Outside the Council, some of us had our own supporters
in the work that the Council imposed on us in those early
days. Every month
a collection of papers, thicker than a man's hand, would
arrive to be read, absorbed and critically annotated. In my own case I found a solution to this outrageous burden. A young Canadian academic, newly arrived at
the University of Sydney, Leslie Katz, had a knowledge of
administrative law that, remarkably enough, was the equal
of Lindsay Curtis's and Graham Taylor's.
Leslie Katz was willing, under a vow of confidentiality,
to scrutinise my papers and to call to attention any errors
of legal principle or wrong turnings. He was a marvellous supporter. His reward was that, like me, he was present
at the Creation.
From time to time, I would ask Leslie Katz a question
concerning the policy of this or that proposed reform.
"Policy is for you", he would say.
"My job is the law".
Leslie Katz went on to a most distinguished academic
life, followed by equal distinction at the Bar where he
rose to be Acting Solicitor-General of New South Wales.
He was then appointed a judge of the Federal Court
of Australia. Sadly,
he has not been well in recent times. I suppose, looking at me in my present post, he has often repeated
to himself his early dictum:
"The policy is for you.
I am the law".
I place on record my debt to Leslie Katz.
Through my voice, his encyclopaedic knowledge was
expressed to the Council and had its influence in building
the foundations of his adopted country's federal statutory
law.
On the Administrative Review Council we often had
differences of view. We sometimes saw the problems from different
angles. But we shared
a great sense of excitement and achievement.
We also had a high sense of responsibility.

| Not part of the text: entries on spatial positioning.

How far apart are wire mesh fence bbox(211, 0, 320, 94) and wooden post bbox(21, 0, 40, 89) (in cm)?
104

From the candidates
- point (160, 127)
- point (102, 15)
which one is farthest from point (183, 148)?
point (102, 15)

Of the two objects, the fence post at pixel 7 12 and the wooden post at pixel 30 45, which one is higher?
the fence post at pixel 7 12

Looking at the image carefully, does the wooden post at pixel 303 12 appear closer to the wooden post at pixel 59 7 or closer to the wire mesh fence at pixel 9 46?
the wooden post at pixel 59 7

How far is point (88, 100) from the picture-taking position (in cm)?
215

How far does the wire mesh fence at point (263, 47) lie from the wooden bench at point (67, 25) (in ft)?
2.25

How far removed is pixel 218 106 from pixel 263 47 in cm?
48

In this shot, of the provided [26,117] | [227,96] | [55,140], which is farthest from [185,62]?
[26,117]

The Council was launched and the reforms of federal
administrative law that followed were wide-ranging and beneficial
for the citizens of our country. They remain, in many ways, an example to others
and an envy to not a few.
The work of the Council continues.
The distinction of the members of the Council has
been maintained by successive governments.
It should not be thought that the work of the Council
is over, or that the best lies in the past. The work of the Administrative Review Council
continues. The challenges
of the present are different.
Privatisation, out-sourcing, international obligations,
globalisation of administration and the influence of the
principles of universal human rights present new and important
challenges for administrative law reform in the twenty-first
century. The biggest
challenges for the Council therefore lie ahead. The past is another country. But
at such a time as this we do well to revisit it in our minds
and to rekindle our memories of precious times and people.